Four BYU professors stand next to a Tesla X with the falcon-wing doors open during an even photo shoot
BYU professors (L-R) Eric Homer, James Patterson, Oliver Johnson and Eric Sevy stand next to the DeLorean-like falcon-wing doors of a Tesla X. Unfortunately, the Tesla cannot time travel.
Photo by Nate Edwards/BYU Photo

Great Scott! A group of BYU researchers have traveled back in time to solve a seemingly irreconcilable scientific mystery that has confused engineers and chemists for nearly two decades.

And while they didn’t actually hit 88 miles an hour in a DeLorean like Michael J. Fox, the team did end up in the same time frame as Marty McFly, where they found the answer to a metals processing conundrum that has popped up in modern academic research. Turns out there is an old mathematical model from 1950s-era research that explains the phenomenon and reconciles the counterintuitive results.

“I guess this is the classic, ‘old things become new’ scenario,” said lead researcher Eric Homer, a BYU professor of mechanical engineering. “We had the answer all this time, but we just weren’t looking for it.”

The problem in question has appeared in a series of experiments and simulations since the early 2000s and it has to do with the speed of material processes in relation to temperature. Material processing often occurs in a series of thermal and mechanical treatments to evolve the material structure to achieve optimal properties such as strength and ductility. Think of a modern version of a blacksmith that heats and beats metals into all sorts of finished parts or products, such as jet turbines, automobile frames and panels for cars like Teslas — the DeLorean’s contemporary counterpart with the falcon-wing doors. The heat and deformation play an important role besides just shaping the part, it affects the ability of the part to withstand the strain it will be subjected to.

It is widely known among material engineers that most material processes occur faster at higher temperatures. (For the non-engineers/scientists out there, consider how hot chocolate mix dissolves faster in hot water than cold water.)

However, 20 years ago simulations and experiments of specific scenarios started getting the opposite results when it came to metal fabrication, where processes were happening faster at colder temperatures — specifically cryogenic temperatures.

Engineers, physicists, scientists, and researchers were all stumped.
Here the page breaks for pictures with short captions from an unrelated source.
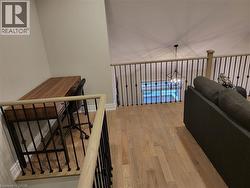 Hall featuring light wood-style flooring and an upstairs landing - 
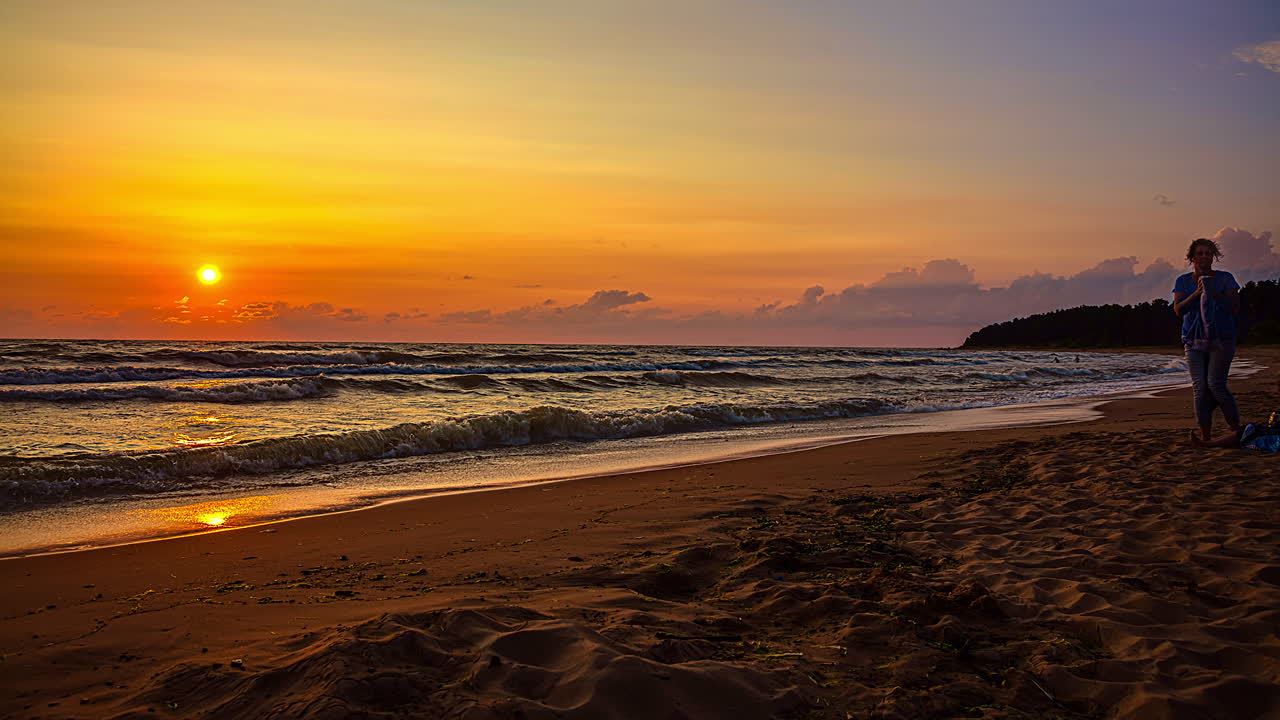 idyllic sunset timelapse over beach in Cape Kolka, Baltic Sea, in Livonian coast, Latvia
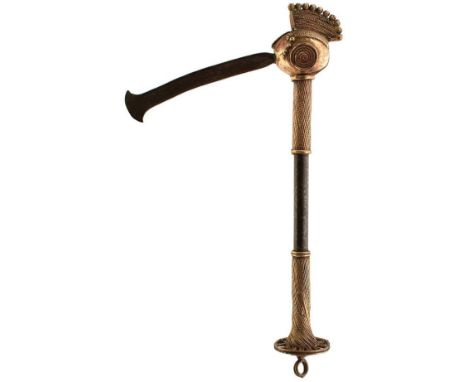 AN AFRICAN NIGERIAN CEREMONIAL PARADE AXE, early 20th Century, iron and brass, the blade emanating as a tongue from the brass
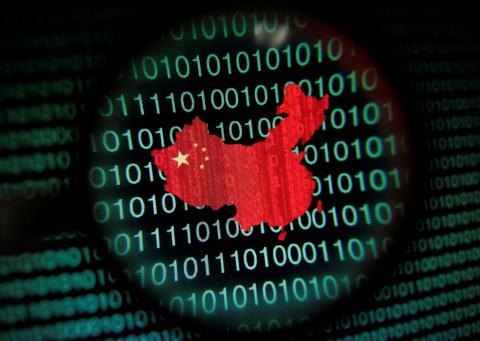 A map of China is seen through a magnifying glass on a computer screen showing binary digits in this January 2, 2014 photo illustration. PHOTO BY REUTERS/Edgar Su/Illustration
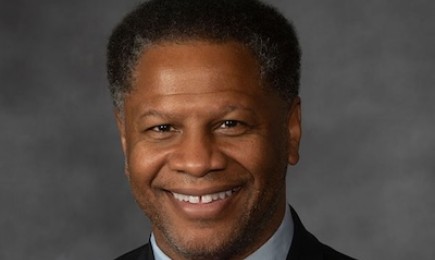 A photo of a person in a black jacket and red bow tie.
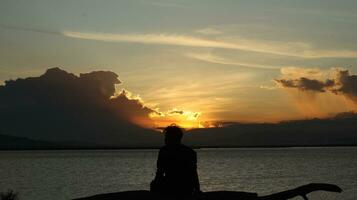 silhouette of man on the lake photo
They couldn’t figure out how to reconcile something that seemed to be operating outside of the conventional theories that have explained more than one hundred years of research and industrial applications.

Enter Doc Emmett Brown Homer, BYU undergrad Darcey Britton, fellow BYU professors Oliver Johnson, James Patterson, Eric Sevy, and colleague Gregory Thompson, a BYU alumnus and professor at the University of Alabama. In a new academic article published in Nature partner journal, Computational Materials, they detail how the solution was really under everyone’s noses.

“We went back in the literature and found that the equation most people use is actually a simplification on a more complex equation from the 1950s,” Homer said. “If you plug all your factors into the old, complex equation, it predicts and explains exactly why material processing can speed up at both hotter and colder temperatures.”

The key, Homer said, is that the energies for the processes are very small so even a little bit of energy (i.e. liquid nitrogen temperature) is enough to start the process. “But weirdly, the low energy processes are frustrated by additional energy, not helped by it, which is why it's faster at cryogenic temperature than room temperature.”

The takeaway from this very nerdy, but exciting discovery is that it may open the door to the fabrication of both stronger and lighter metals under very different conditions used today — exactly what many industries (like Tesla and the car industry) want and need.

In the words of Marty McFly: “This is heavy.” Well, actually, the opposite of heavy, but still.